Hanson has rejected this. She believes he is motivated by a
vendetta because of her decision to leave him over what she says
was his drinking problem.
Early in their marriage, life was more joyous. The wedding was
followed by a honeymoon swing through South-East Asia. She
hated it. 'I have no intention of going there again,' she has said.
Mark Hanson can plead special insight into his former wife's views
on race. They were once partners in his plumbing business and
included among their clients an Aboriginal organisation. She
always referred to Aborigines as 'black bastards', he has said.
Hanson has denied this, saying: 'Surely the fact that we did
business with them demonstrates that I am not a racist.'
I flew to Brisbane in late October to try to meet Pauline Hanson on
a day of typical pandemonium. Her name was on every news
bulletin in the country and she could barely move without colliding
with the media. On one front, the major political parties had just
declared war (temporarily) against her and bipartisan resolution
condemning intolerance and racism was in the air. Indignation and
outrage had gathered at home and, within a week, was to spill out
of Asia.
On another front, Hanson was considering a move to the Senate or
forming a separate political party. The polls were buoying her.
Ultra-right-wing groups such as the League of Rights were singing
her praises and an avalanche of congratulatory faxes, letters and
phone calls were continuing to pour in. Four thousand copies of
her incendiary maiden speech were on order.
She was impossible to get. I'd left three messages seeking an
interview. No response. I'd tried her switchboard dozens of times.
The three lines going in were jammed from morning till night. The
only option seemed to be to get to Ipswich.
When I finally arrived, it was to the sound of music. A song
written by a local crooner was blaring from a tape deck in
Hanson's office. It sounded like Slim Dusty gone up-tempo:
'Pauline, Pauline... Ipswich worker's hero; Pauline, Pauline,
Oxley's number one... She's got little Johnny Howard and Beazley
on the run, our fish and chip shop hero, to us she's number one...'
Hanson appeared cordial but wary. (She knows only too well now
how journalists can twist things.) We shook hands. She was
wearing a plum-coloured cotton suit and pink earrings. She looked
composed but the quaver in her voice was a give-away. We began
by talking about religion ('I'd call myself agnostic'); her parents
and six siblings ('We're a close family. Do anything for each other
but not in each other's pockets'); and her childhood. ('It's a part of
your life that's finished with, gone... but I sometimes feel I'd love
to step back in time and go back to those days again.')

^^^^^^^^^^^^^^^^

## What is required
Continue the profile of Pauline Hanson from where it stops, carrying on the account of the interview in her Ipswich office.

## Recorded information
^^^^^^^^^^^^^^^^

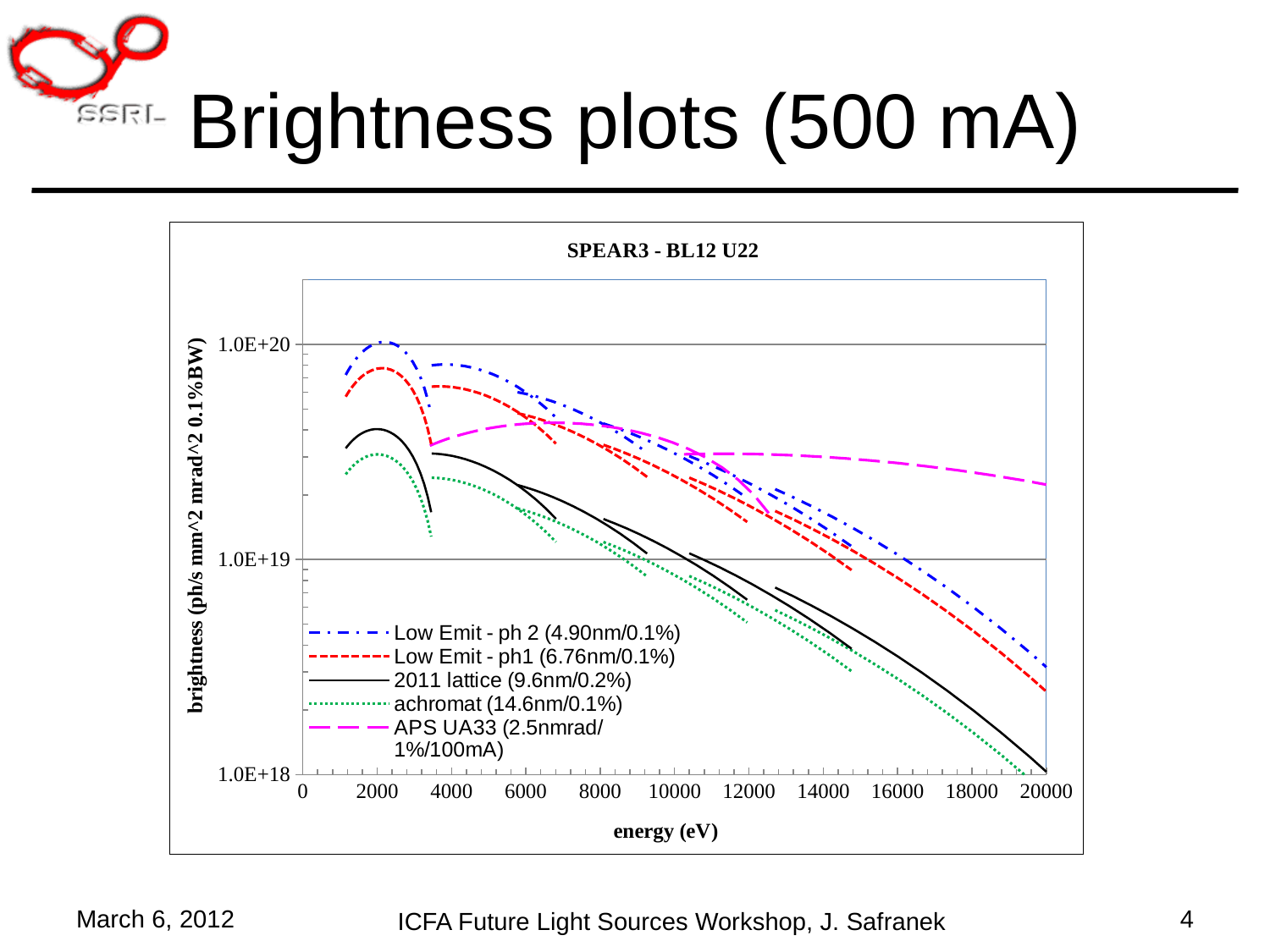
What kind of chart is shown on the slide? line chart Is the brightness of the APS UA33 series at 20000 eV greater or less than 1.0E+19? greater How many series does the chart legend list? 5 Is the brightness of the Low Emit - ph 2 series at 20000 eV greater or less than 1.0E+19? less Is the peak brightness of the Low Emit - ph1 series greater or less than 1.0E+20? less Does the brightness of the Low Emit - ph 2 series rise or fall between 10000 eV and 20000 eV? fall What is the label of the x axis? energy (eV) At 20000 eV, which is larger: the brightness of APS UA33 or of Low Emit - ph1? APS UA33 Which series has the lowest brightness at 18000 eV? achromat (14.6nm/0.1%) Which series has the highest brightness at 20000 eV? APS UA33 (2.5nmrad/1%/100mA) What is the title of the chart? SPEAR3 - BL12 U22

^^^^^^^^^^^^^^^^

## Reply to the exercise
She seemed artless and vulnerable. She smiled rarely but said that
was because when talking to the media she was terrified of being
quoted out of context. She was astounded by the attention she'd
received. 'How many have songs written for them and flowers
dropped off?' she said.
I asked who her best friend was. Ten seconds later she replied,
'No, that's a hard one.' Another 20 seconds and she ventured
Cheyenne Macleod or Barbara Hazelton, an aide to former
National Party Senator John Stone and now Hanson's personal
assistant. 'I haven't had time to get a social life out there,' she
said. 'For the past 10 years I've been too busy working 80 to 90
hours a week [in the fish shop]. And when I wasn't working it was
like, look after the kids or clean the house or try and get some
sleep.'
We then hit the Arctic Circle of her two marriages and two elder
children, so we moved to the warmer currents of her shop. I asked
her how much she borrowed to buy the business. 'I'm not telling
you because it's private, too.' Fair enough, although from what I
can judge she is not living in Struggle Town. She has a property
worth an estimated $500,000 outside of Ipswich, an apartment in
town and the shop which is on the market. According to one
newspaper report she has assets valued at more than $700,000.
We kept on moving, this time to Morrie Marsden, her former
lover, campaign manager and nephew of the man who sold her the
shop. 'Where did you get his name from?' she asked. 'Who've you
been talking to?'
An ice-breaker was called for. I told her she seemed nervous and
suggested continuing the interview over dinner or drinks. She said:
'What I will do is invite you out to my place [tonight] and cook
dinner there. You can meet my [two younger] kids [Adam and
Lee].'
Pauline Hanson had never really shown much of an interest in -
nor aptitude for - politics until the Labor mayor of Ipswich, Dave
Underwood, was overthrown three years ago in a coup
orchestrated by his fellow Labor aldermen. She had worked as a
barmaid and, after her divorce, had bought what must now be the
most famous fish and chip shop in the Southern Hemisphere. The
shop was to become her political nursery. It was right in the
middle of the fifth council division on Blackstone Road. Customers
would come in, order their battered snapper, and gripe about the
whole place going to the dogs. Hanson was all ears.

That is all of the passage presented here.